My Mental Strategies:
- Boundaries, boundaries, boundaries — nothing is permitted to invade my sacred space, not my shit, not anyone else’s.
- No limits — I refrain from any commitments on this day, even lunchtime, early mornings or evenings, I never know when creativity will flow best, so I reserve the full day to allow for it to catch me at any time of the day.
- Clear and achievable goals — keeping them visible and constantly in mind; focusing on them as primary objectives.
- Flexible discipline — with a strong commitment to the process. I work first in my primary objectives, if it that isn’t flowing, I do anything related to the writing process: it might be creating ideas, researching characters, taking notes, writing about the process, keeping the admin tasks of the job in check. All work is valid, even napping while considering a narrative plot.
- Break the resistance — try first, what you most want to achieve, start, put effort, if it flows, you just keep going; if not, do some other useful task; if the flow doesn’t come, it wasn’t resistance, it just wasn’t the best moment to write that part. (Based on Seth Godin’s ideas on “The Icarus Deception: How High Will You Fly?”
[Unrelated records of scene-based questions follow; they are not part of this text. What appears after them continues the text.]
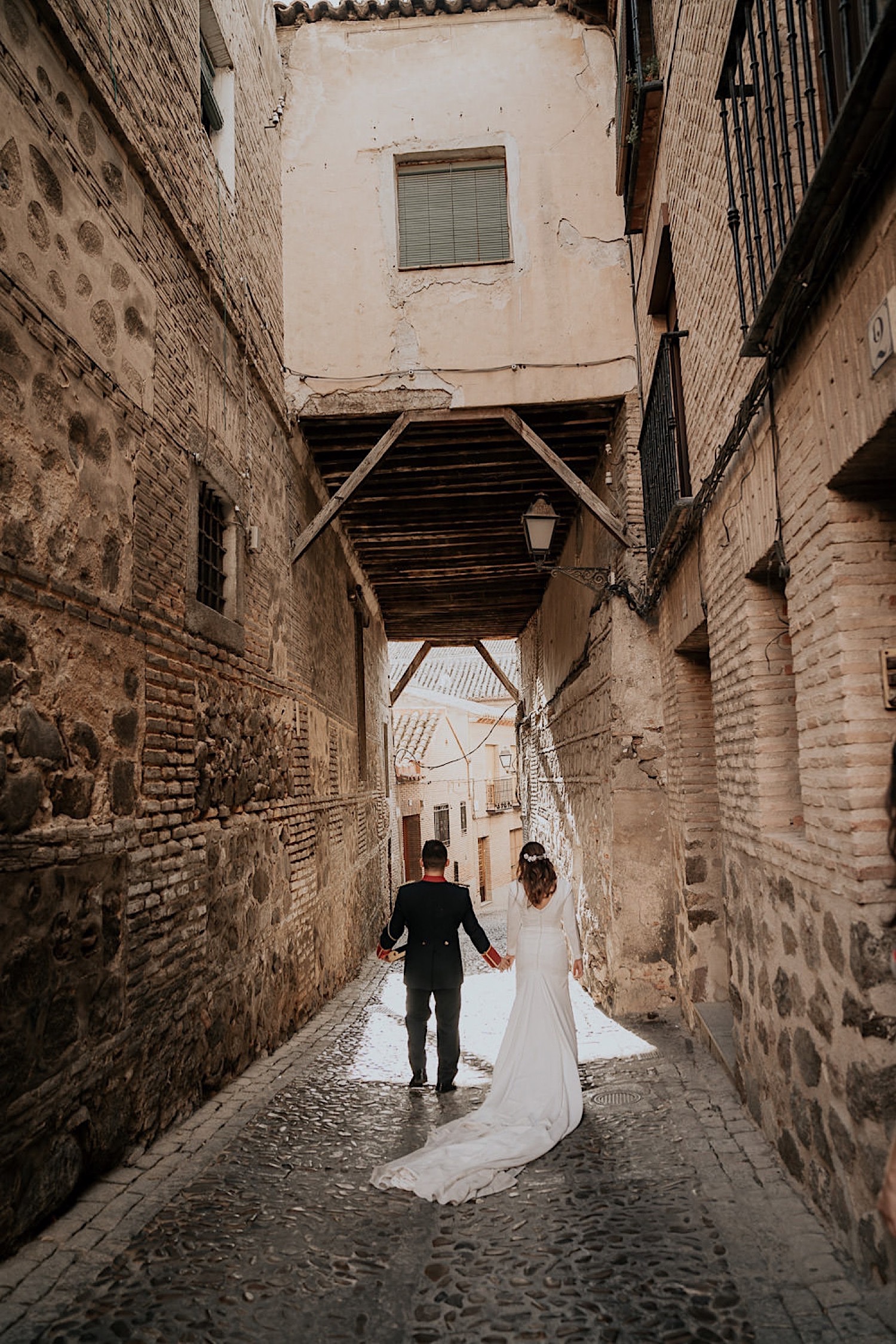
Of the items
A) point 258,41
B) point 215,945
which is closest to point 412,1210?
point 215,945

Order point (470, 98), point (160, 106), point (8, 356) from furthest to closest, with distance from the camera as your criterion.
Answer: point (470, 98)
point (160, 106)
point (8, 356)

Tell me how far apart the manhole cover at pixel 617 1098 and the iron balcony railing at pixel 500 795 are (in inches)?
935

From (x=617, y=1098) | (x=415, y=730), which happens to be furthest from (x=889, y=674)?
(x=415, y=730)

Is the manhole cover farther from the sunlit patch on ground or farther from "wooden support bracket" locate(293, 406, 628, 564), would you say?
"wooden support bracket" locate(293, 406, 628, 564)

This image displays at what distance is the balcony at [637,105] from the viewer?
596 cm

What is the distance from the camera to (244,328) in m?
6.52

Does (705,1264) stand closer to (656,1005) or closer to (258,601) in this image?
(656,1005)

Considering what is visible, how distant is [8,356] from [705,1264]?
3.76 m

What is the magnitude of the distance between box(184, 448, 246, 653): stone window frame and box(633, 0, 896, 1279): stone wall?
274cm

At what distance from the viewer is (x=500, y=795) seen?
30.4 meters

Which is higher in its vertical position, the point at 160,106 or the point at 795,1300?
the point at 160,106

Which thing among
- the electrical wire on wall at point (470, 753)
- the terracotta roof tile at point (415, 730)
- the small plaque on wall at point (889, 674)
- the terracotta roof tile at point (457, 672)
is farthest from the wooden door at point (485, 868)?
the small plaque on wall at point (889, 674)

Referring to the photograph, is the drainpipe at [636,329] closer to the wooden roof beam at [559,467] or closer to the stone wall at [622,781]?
the stone wall at [622,781]

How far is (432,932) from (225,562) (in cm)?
265
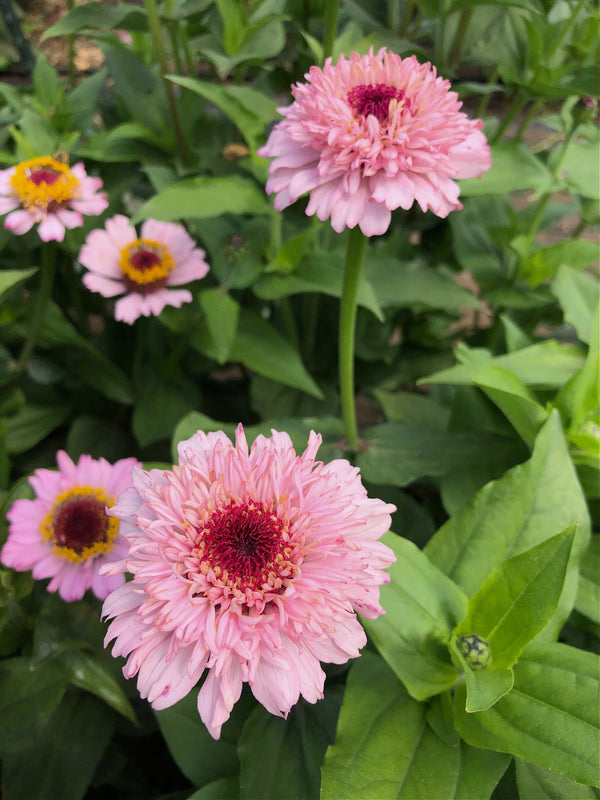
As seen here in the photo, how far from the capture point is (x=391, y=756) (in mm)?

- Allow for changes in environment — make writing and researching excursions; change the writing location when the house is not the right mental space.
- What takes me closer to my mission? — is the question that saves my sanity every time, whenever I am indecisive about something. Make choices, any choices are better than none, any word count is better than nothing, any writing related activity is valid.
- Reward good work.
Lastly I keep reminding myself that there are no rights and wrongs in my writing days, there is only what takes me closer to my mission at that moment!